A Gentle Introduction to Network Visualisation

How can we map a conversation on Twitter? How can we spot patterns a large corpus? Who are the main influencers on a specific topic on the web? During this talk, we’ll try to find the answers these questions (and to others) with network visualisations.

As R users, we are used to work and visualise data in a tabular way — rows and columns are our tools of choice. Yet, this kind of approach does not always fit with complex models such as networks, which are structures driven by relationship between elements. And for these special cases we need special visualisations, which come with specific conventions and specific tools.

During this talk, Colin will start with a brief reminder of what is graph theory, introduce a methodology to create your first network visualisation, and will present you some packages developed for network visualisation in R — first of all packages built on top of ggplot2, but also other packages especially designed for representing this special type of data.

Colin Fay
Data Analyst, ThinkR

Colin Fay is Data Analyst, R trainer and Social Media Expert at ThinkR, a French agency focused on everything R-related.

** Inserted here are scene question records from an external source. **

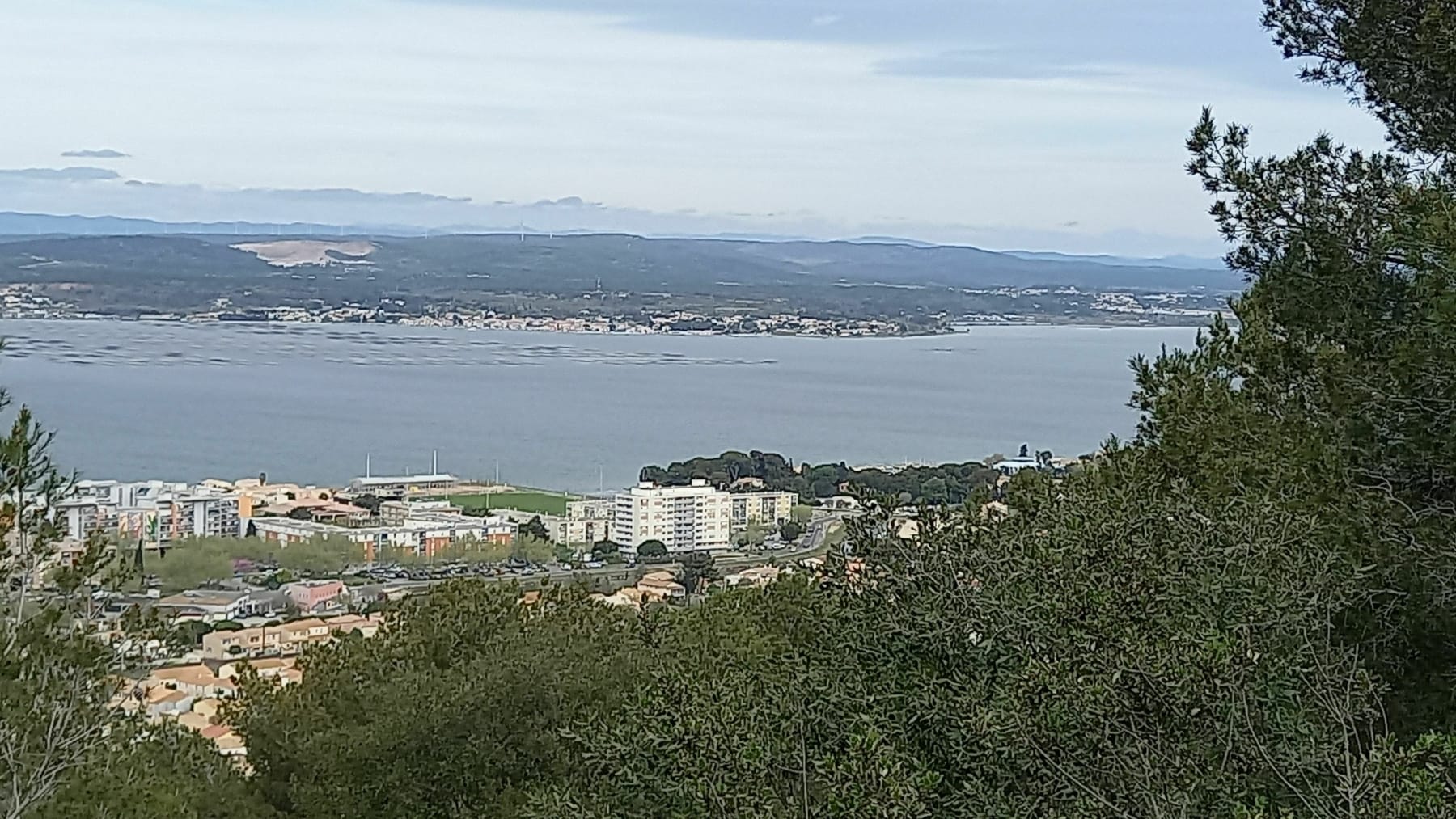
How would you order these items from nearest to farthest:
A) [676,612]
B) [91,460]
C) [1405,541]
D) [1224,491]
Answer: [1405,541], [1224,491], [676,612], [91,460]

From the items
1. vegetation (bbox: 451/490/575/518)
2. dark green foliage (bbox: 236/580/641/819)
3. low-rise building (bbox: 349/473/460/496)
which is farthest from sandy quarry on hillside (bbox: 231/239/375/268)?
dark green foliage (bbox: 236/580/641/819)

His main area of expertise are (obviously) R, but also text mining, data visualisation and social media. He is a prolific open source developer, author of more than 10 R packages actively developed on GitHub (5 of them being on CRAN), contributor to several packages, creator of a bot tweeting about R in French, and an open data advocate. He is a member of the RWeekly team, a collaborative news bulletin about R, and the cofounder of the Breizh Data Club, an association of French data professionals. He is also the creator of Data-Bzh, a French collaborative website about data and Brittany.

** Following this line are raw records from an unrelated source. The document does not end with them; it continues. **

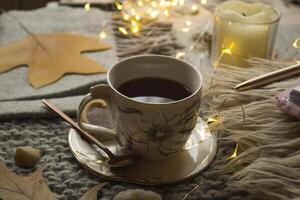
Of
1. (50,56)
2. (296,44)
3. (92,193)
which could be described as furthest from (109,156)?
(296,44)

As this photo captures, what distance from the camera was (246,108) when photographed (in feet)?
1.73

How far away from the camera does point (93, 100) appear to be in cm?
49

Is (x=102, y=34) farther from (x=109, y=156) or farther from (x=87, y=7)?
(x=109, y=156)

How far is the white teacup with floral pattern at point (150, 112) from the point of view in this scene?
44 cm

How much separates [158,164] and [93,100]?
0.33 feet

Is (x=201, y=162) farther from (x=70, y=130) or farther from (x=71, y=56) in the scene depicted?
(x=71, y=56)

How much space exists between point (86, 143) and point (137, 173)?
0.08m

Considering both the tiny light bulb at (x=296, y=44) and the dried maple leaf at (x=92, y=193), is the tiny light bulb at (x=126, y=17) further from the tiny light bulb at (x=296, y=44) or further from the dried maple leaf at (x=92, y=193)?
the dried maple leaf at (x=92, y=193)

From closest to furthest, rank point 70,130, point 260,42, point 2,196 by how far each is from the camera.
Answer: point 2,196, point 70,130, point 260,42

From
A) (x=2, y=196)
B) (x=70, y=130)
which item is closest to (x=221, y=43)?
(x=70, y=130)

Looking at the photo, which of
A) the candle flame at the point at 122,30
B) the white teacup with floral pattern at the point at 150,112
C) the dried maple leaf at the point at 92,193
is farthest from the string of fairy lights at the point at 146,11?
the dried maple leaf at the point at 92,193

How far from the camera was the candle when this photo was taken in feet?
2.10

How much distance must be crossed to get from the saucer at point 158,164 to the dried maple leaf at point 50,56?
0.15m

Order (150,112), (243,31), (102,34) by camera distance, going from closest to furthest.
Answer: (150,112)
(243,31)
(102,34)
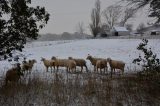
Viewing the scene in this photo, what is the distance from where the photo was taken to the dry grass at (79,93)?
493 inches

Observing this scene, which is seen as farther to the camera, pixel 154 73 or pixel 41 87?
pixel 154 73

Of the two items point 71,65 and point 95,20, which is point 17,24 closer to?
point 71,65

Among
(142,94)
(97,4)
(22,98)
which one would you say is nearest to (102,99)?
(142,94)

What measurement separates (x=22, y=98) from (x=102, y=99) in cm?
271

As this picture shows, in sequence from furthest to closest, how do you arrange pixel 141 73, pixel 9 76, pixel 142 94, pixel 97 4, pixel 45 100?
pixel 97 4
pixel 141 73
pixel 9 76
pixel 142 94
pixel 45 100

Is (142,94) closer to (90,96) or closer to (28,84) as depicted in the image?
(90,96)

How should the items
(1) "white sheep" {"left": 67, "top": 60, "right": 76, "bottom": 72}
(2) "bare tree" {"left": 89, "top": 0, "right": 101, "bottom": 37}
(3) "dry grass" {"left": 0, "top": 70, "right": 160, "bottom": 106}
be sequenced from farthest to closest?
(2) "bare tree" {"left": 89, "top": 0, "right": 101, "bottom": 37}, (1) "white sheep" {"left": 67, "top": 60, "right": 76, "bottom": 72}, (3) "dry grass" {"left": 0, "top": 70, "right": 160, "bottom": 106}

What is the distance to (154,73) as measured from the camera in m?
15.3

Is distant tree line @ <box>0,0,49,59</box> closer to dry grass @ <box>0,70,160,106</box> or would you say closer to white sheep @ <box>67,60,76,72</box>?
dry grass @ <box>0,70,160,106</box>

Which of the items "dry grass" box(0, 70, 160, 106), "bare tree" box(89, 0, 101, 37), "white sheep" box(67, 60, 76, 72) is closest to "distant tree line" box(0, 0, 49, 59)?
"dry grass" box(0, 70, 160, 106)

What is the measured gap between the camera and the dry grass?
12.5 metres

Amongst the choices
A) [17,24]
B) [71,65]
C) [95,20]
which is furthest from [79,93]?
Answer: [95,20]

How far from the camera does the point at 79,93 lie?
1342cm

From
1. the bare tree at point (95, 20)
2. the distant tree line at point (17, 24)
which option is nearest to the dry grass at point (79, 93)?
the distant tree line at point (17, 24)
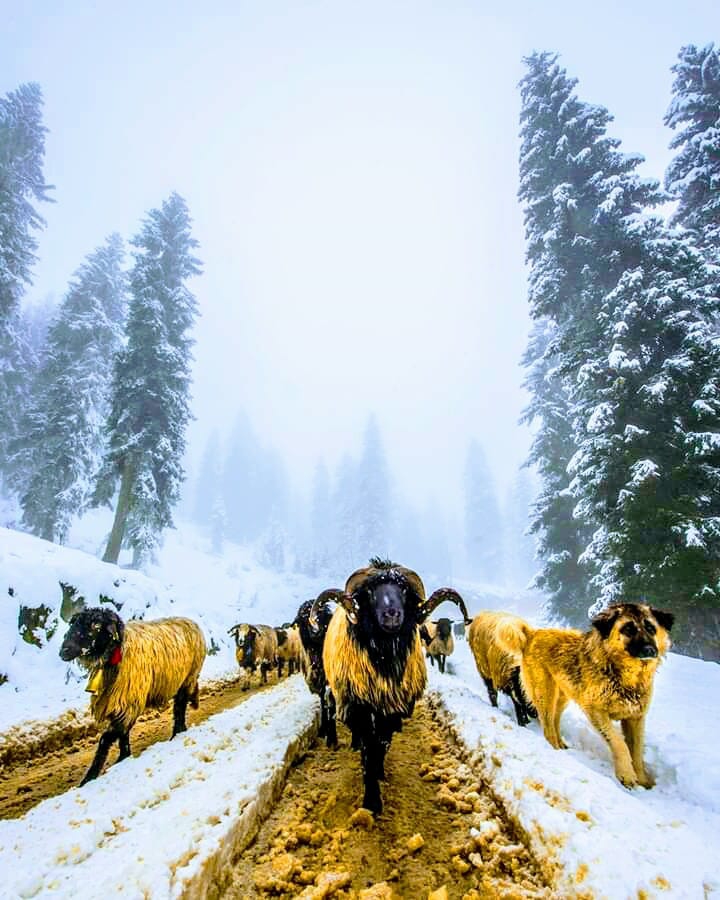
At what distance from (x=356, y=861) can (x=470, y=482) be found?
2557 inches

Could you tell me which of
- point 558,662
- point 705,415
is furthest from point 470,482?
point 558,662

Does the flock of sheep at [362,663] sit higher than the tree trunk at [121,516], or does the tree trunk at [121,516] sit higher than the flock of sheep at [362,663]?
the tree trunk at [121,516]

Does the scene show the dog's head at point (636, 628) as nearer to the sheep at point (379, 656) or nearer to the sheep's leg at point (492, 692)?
the sheep at point (379, 656)

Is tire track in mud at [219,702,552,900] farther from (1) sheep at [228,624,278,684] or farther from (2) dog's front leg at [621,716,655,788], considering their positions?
(1) sheep at [228,624,278,684]

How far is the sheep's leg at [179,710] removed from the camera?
22.5 ft

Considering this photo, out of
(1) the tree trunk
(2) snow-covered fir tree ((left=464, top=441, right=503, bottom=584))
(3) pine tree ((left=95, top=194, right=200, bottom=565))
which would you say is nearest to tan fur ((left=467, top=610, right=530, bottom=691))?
(1) the tree trunk

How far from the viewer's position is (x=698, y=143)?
13.9 metres

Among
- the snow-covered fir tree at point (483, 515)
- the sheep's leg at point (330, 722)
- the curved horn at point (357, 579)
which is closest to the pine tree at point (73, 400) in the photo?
the sheep's leg at point (330, 722)

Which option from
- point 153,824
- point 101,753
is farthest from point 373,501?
point 153,824

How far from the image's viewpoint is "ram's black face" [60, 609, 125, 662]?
5.30 metres

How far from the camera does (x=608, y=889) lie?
2328mm

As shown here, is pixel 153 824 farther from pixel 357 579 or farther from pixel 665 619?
pixel 665 619

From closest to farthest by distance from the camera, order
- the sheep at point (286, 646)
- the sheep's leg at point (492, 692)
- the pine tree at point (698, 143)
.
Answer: the sheep's leg at point (492, 692), the pine tree at point (698, 143), the sheep at point (286, 646)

A selection of R packages developed by Colin:
{proustr}, Tools for Natural Language Processing in French and texts from Marcel Proust’s collection “A La Recherche Du Temps Perdu”,
{rpinterest}, an R package to access the Pinterest API,
{tidystringdist}, string distance calculation the tidy way
{lexiquer}, a wrapper around Lexique3.81, a Natural Language Processing Database for French
{remedy}, an RStudio addin to facilitate R Markdown writing.